Some C^*$ probably did kick my cat. We have 2 cats, and have had them since about March of last year. They were the only 2 kittens from a litter, and since we have them both, they are very close to one another, and are always grooming one another. Last week I said that we thought that someone had kicked Baxter. Baxter had been odd for a few days. He seemed to be in some discomfort, and made the most heartwrenching noises. A day or so later, as he recovered his usual form, we noticed that he had a soft lump low on his right flank. As he was improving, eating well and moving well, we decided not to take him to the vet straight away, as we felt that it was probably just a haematoma / bruising. As the days have gone on though, the swelling has increased in size. I began to think that it felt like a hernia. Well, both of them went in today to get neutered (both are toms), and we asked the vet to have a good look at his flank. Jack just got a phonecall from the vet to say that the problem was a ruptured abdominal wall! He's ended up having fairly major surgery to correct it, and a fairly large scar. A traumatic hernia like that takes alot of force, usually it takes a high-speed car accident to cause it in humans, so you can guess what it must have been like for a not-yet fully grown kitten. The vet thought that it was probably a car hitting the cat, or someone kicking him, but with him having no other injuries, and no cuts / scrapes, it was probably someone's foot. It would take weeks to get over something like this if you were human, and you'd be off work for a number of months. We'll never know who did this, but let me tell you, I wish every misfortune on the shit. Andrew. (Very peeved)
I too am amazingly sensitive to cold. We were staying at a friend's for a few days, and his house was absolutely frigid. I had two sweaters and two pairs of socks on at all times and I was still frozen solid.
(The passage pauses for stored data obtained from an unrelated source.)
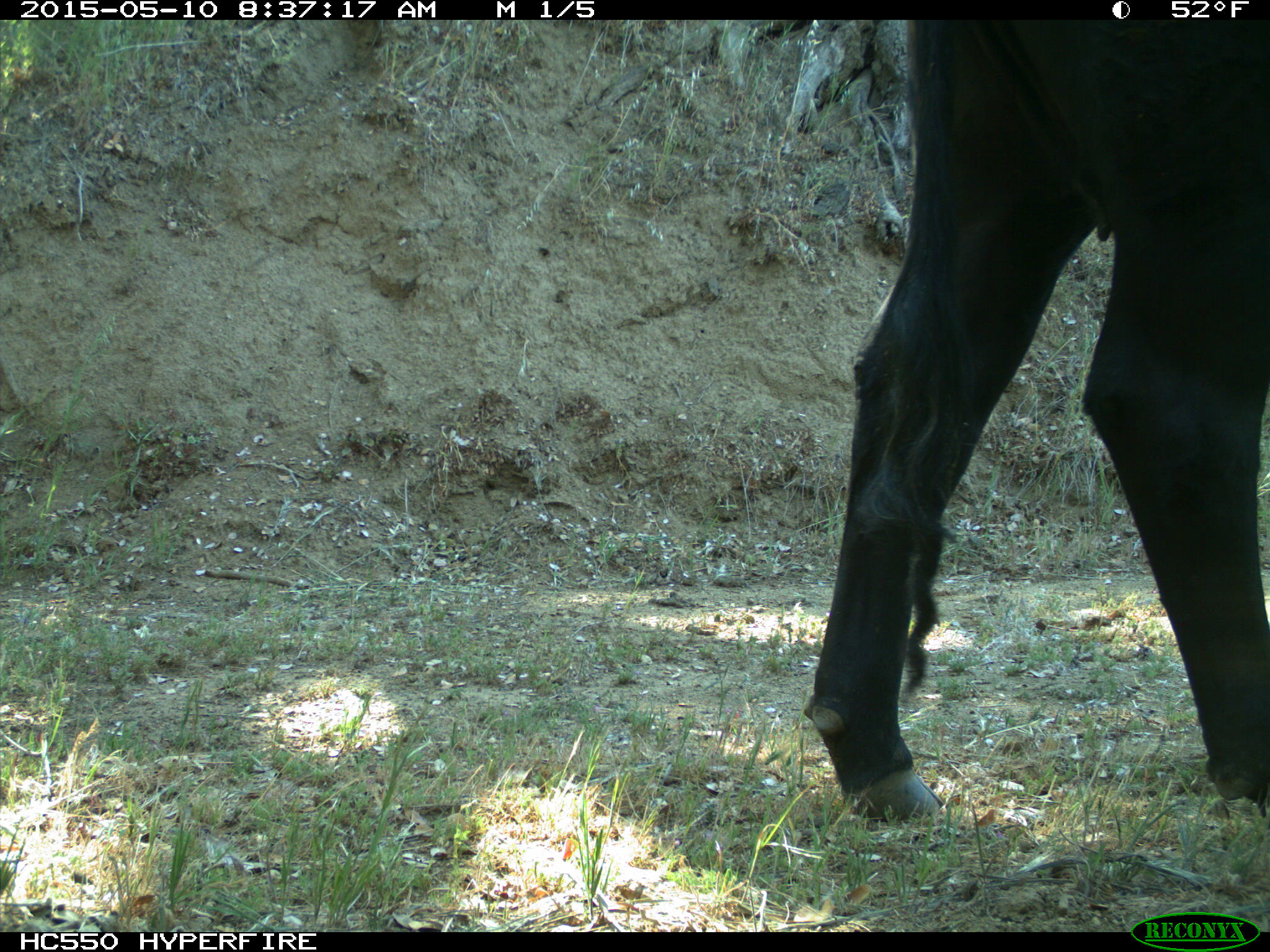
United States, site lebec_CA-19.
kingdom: Animalia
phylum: Chordata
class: Mammalia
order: Artiodactyla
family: Bovidae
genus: Bos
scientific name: Bos taurus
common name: domestic cow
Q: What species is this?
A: Bos taurus (domestic cow).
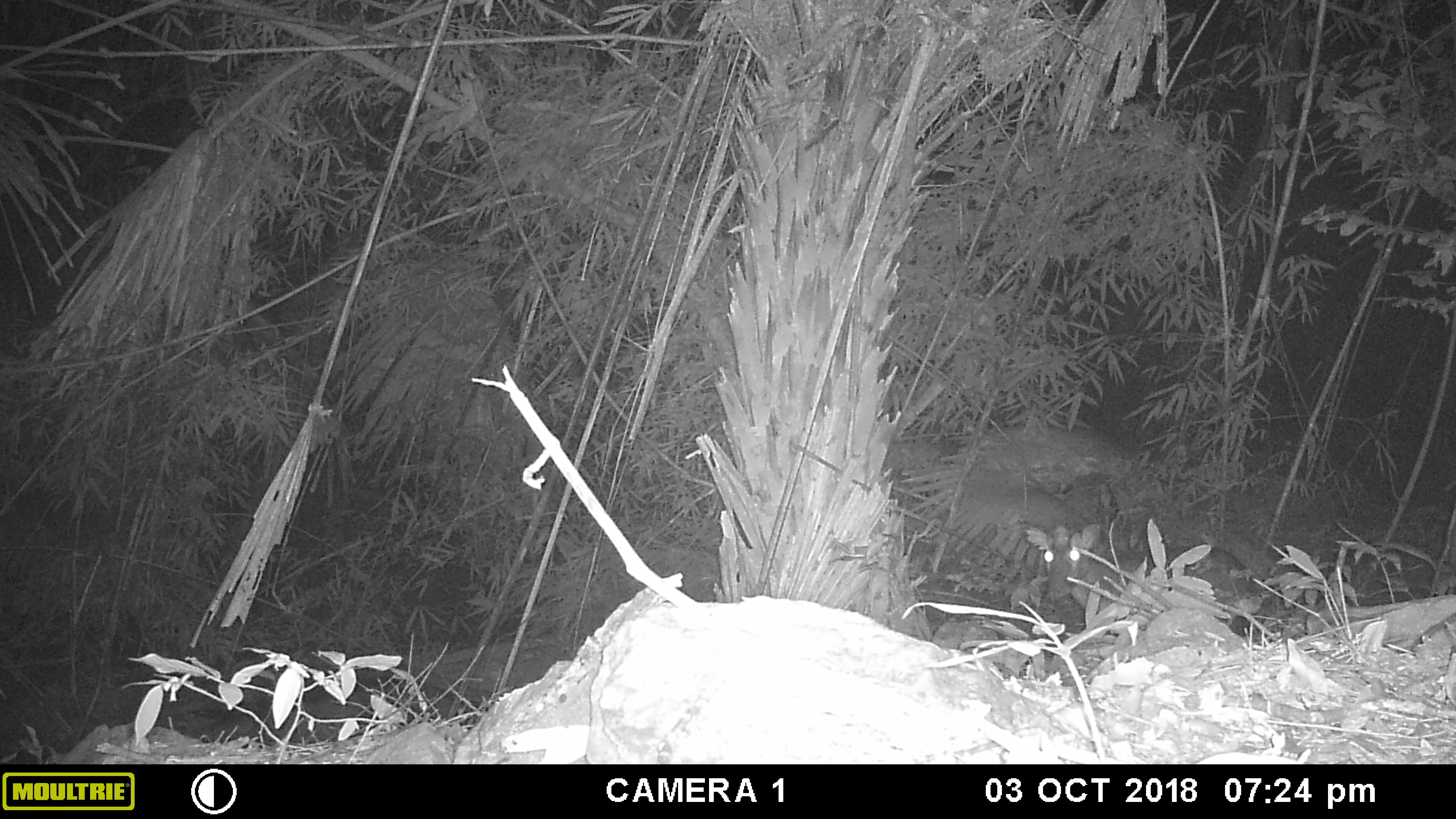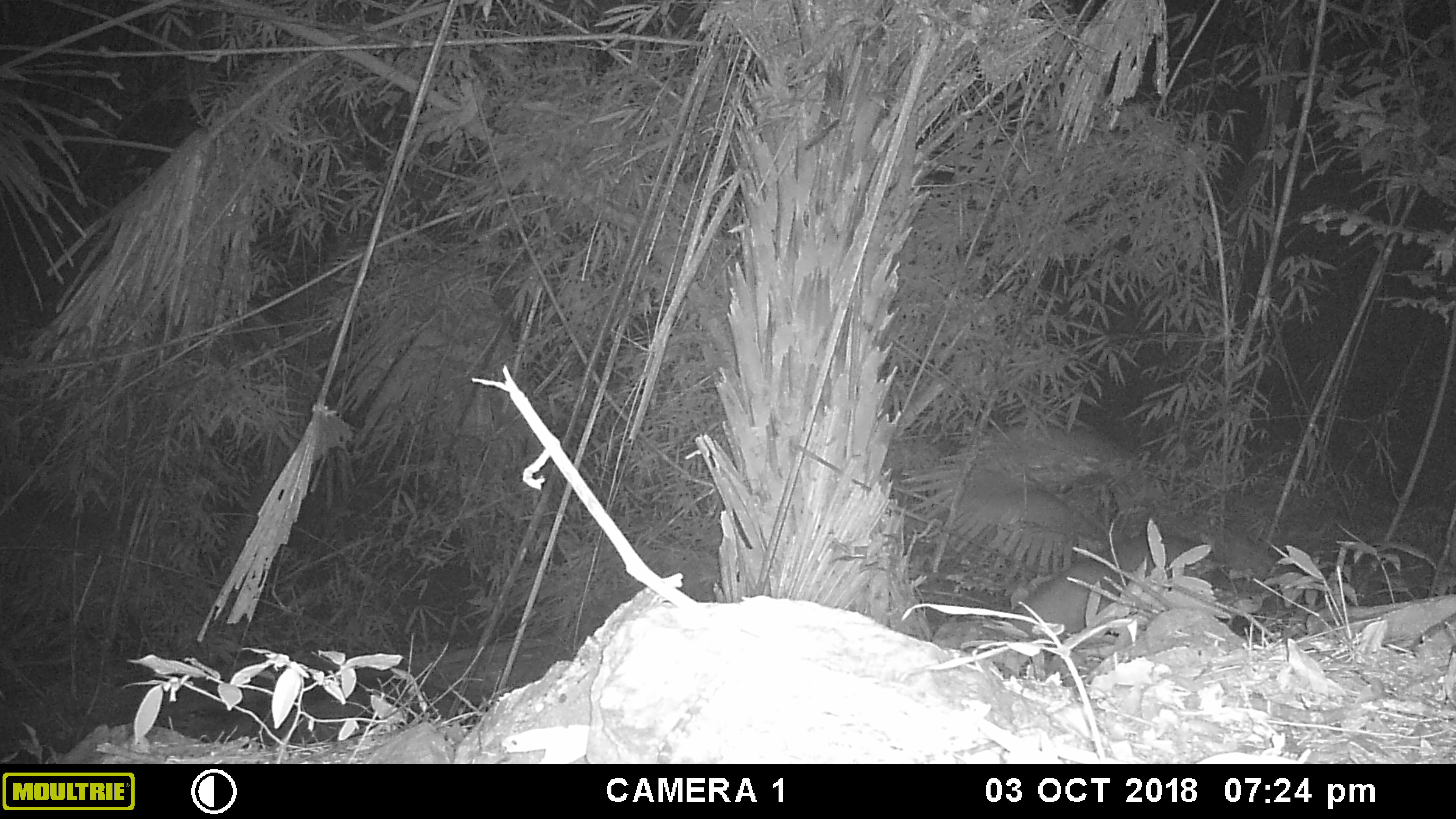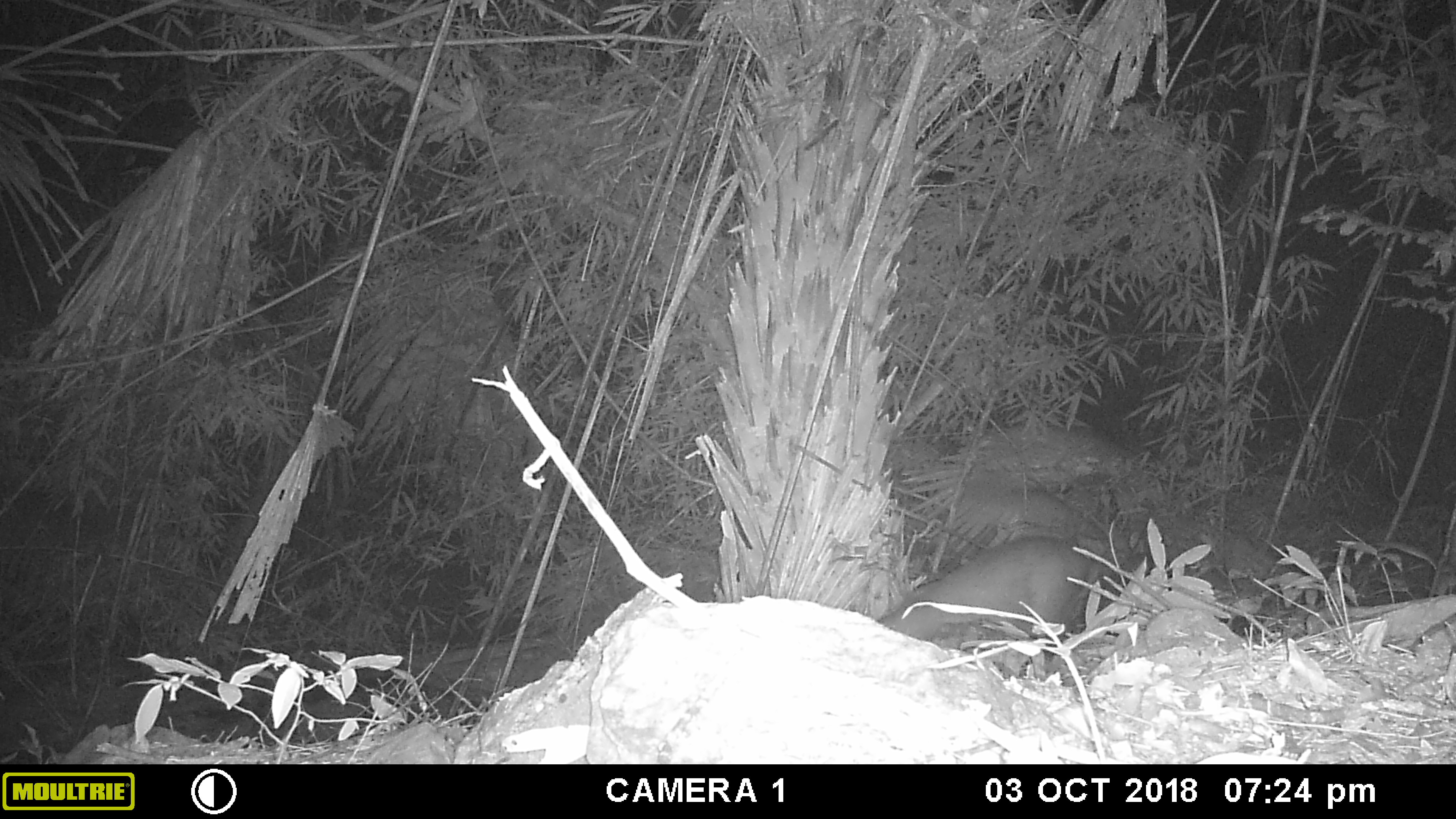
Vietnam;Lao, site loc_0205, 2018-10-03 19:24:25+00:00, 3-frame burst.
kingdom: Animalia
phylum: Chordata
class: Mammalia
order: Artiodactyla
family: Cervidae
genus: Muntiacus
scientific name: Muntiacus rooseveltorum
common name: roosevelt's muntjac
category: roosevelts muntjac group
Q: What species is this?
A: Roosevelts muntjac group (roosevelt's muntjac) (Muntiacus rooseveltorum).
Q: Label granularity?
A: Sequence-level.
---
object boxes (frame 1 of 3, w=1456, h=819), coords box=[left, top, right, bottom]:
roosevelts muntjac group: box=[1024, 521, 1273, 624]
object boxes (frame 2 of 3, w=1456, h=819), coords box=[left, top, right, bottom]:
roosevelts muntjac group: box=[998, 532, 1203, 643]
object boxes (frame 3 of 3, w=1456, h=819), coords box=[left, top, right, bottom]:
roosevelts muntjac group: box=[877, 534, 1120, 660]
I slept fully clothed underneath three comforters. My husband finally bought me a heater and I carried it around the house with me. He couldn't believe how incredibly miserable I was at almost every point of the day. Immediately I cheered up when we finally checked into the Holiday Inn. Most people listen to me, except for my kids, so I don't have many complaints there. Is this an epidemic, shouts of "Amazing gorilla penis" ringing through the streets? I've never heard of this problem before now. My gripe is about people who whine about their doctors suggesting that they lose weight and stop drinking and smoking. I overheard a man complaining that his doctor told him he was obese. Yeah, take a look at yourself buddy. You can't even make it across the room quickly without huffing and puffing. I won't be surprised when you expire by the end of the year.